She was alone in the pub. Even after all this time, she still wore her armour and carried her sword. True, the armour wasn’t as polished as it had once been nor the sword as sharp. It couldn’t be helped. They were no longer being used regularly. She was no longer a knight.
Her majesty had cast her aside at the behest of the nobles. They had considered her too common and found her rise through the ranks unsettling.
Her majesty had been kind, granting her some small lands and enough wealth to live comfortably. It was hard to take comfort in that. She no longer had a purpose. She wasn’t even granted the right of seeing her majesty in person.
“Poor child. I see your exile from court weighs heavily on you.” She looked up. She recognised the noble. He was a Duke. He had been there when she was dismissed from duty. He had spoken on her behalf.
“It has been a trial,” she agreed.
“Of course it has,” he nodded. “You worked so hard to get your position. Only to have it so cruelly wrested from your grasp.”
She didn’t know what to say in response. She looked down at her drink.
She felt his hand on her shoulder and was contemplating breaking it when he caught her attention. “What would you say, if I could get your knighthood reinstated?”
She looked directly at him. “You have that power?”
“I will, and soon,” he said. “Come, walk with me.”
She did as he asked. He sounded confident and she had to take a chance, no matter how small, to regain her life.
He led her to the poorer area of town to a small Inn. It didn’t appear to be open for business. He knocked thrice and spoke in a clear voice. “Guide to the future and prosperity.”
The door creaked open. He led her inside and into the basement. There were two dozen other men gathered around. Many of them were part of aristocratic families. Some were knights she had trained. Why were they all meeting in a place like this?
“The time draws near,” The Duke informed them all. “Soon, we will take control of the palace. The Queen will find her head on a pike and I will become King. And then all our wishes will come true.”

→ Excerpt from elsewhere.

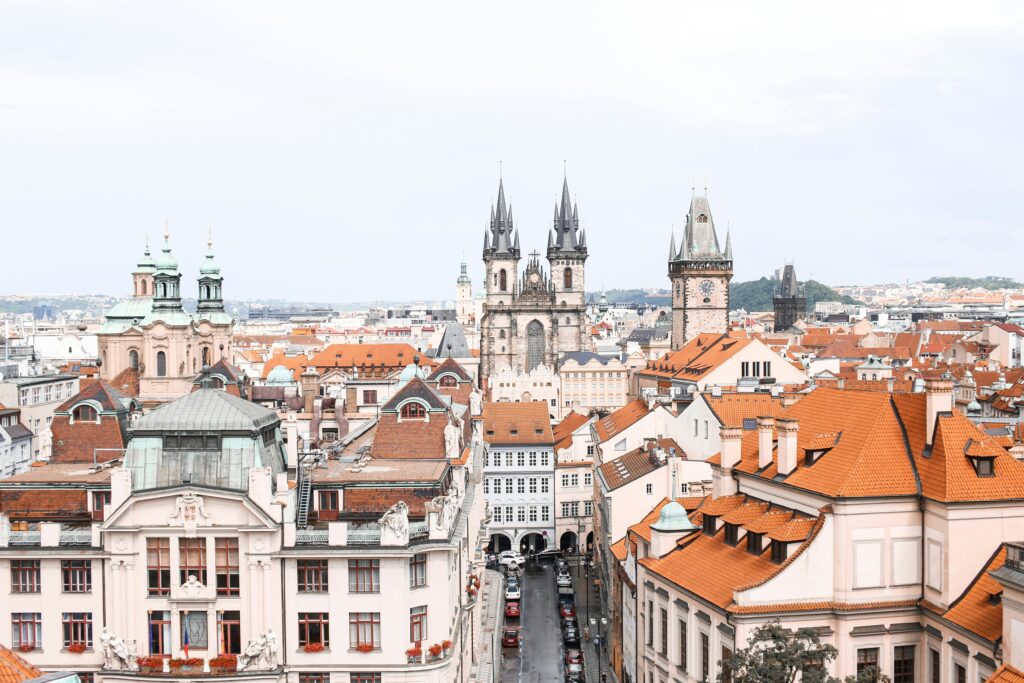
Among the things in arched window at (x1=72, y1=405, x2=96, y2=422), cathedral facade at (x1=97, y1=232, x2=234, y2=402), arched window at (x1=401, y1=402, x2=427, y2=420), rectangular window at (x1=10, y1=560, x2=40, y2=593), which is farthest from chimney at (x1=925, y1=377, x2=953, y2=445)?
cathedral facade at (x1=97, y1=232, x2=234, y2=402)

There were murmurs of agreement. The former knight realised what she’d stumbled into. She listened as the Duke detailed his plan, including what he wanted her and the other gathered knights to do.

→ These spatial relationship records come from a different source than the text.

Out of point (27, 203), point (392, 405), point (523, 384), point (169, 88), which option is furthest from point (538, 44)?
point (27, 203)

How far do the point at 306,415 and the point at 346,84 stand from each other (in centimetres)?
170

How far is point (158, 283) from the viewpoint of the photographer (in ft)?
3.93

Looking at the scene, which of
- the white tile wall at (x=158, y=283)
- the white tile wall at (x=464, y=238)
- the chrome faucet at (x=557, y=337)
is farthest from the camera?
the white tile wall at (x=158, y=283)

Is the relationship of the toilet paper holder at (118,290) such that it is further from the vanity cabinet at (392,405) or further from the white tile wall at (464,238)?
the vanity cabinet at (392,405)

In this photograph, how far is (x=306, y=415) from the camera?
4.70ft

She decided she was done listening. She moved over to the staircase leading back up. She positioned herself firmly in front of it. Then she took a dagger from her boot and hurled it, deliberately missing the Duke by a very narrow margin.
“You speak of treason,” she stated, drawing her sword. “None of you will live to see it done.”
“A pity you weren’t more reasonable,” the Duke said, making an audible effort to sound composed. “Kill her!”
She stood her ground and fought. It wasn’t easy. They all surged towards her at once. An early stab in the left shoulder worked against her. A little later and a fierce swing across the stomach further slowed her.
She ignored the pain, ignored the blood. Even as further blows found their marks against her.
She had to keep fighting. Her majesty could not be allowed to fall to a ploy like this. After what felt like hours but was, in reality, only around thirty minutes, she propped herself up using her sword. It was chipped and cracked at that point. The Duke and one fat aristocrat were all that remained.
She forced herself on, putting them both to the sword. She knelt down, breathing heavily. Her sight was starting to go.
Guards rushed in, investigating the commotion. They found her bloodied amidst the corpses.
“Her majesty is safe…” She had more she wanted to say but she fell onto the floor. Her injuries had been more severe than she’d noticed. She did not survive.
The guards found the evidence of the plot against the Queen and put together, mostly accurately, what had happened.
The Queen was shocked to learn of the plot. Delighted that her knight had still been working on her behalf. Remorseful that she had mistreated her and devastated by her loss.
She ordered a marble statue be built for her knight in the hall of heroes and vowed never again to let the humble circumstances of a person’s birth blind her to the true nobility in their heart.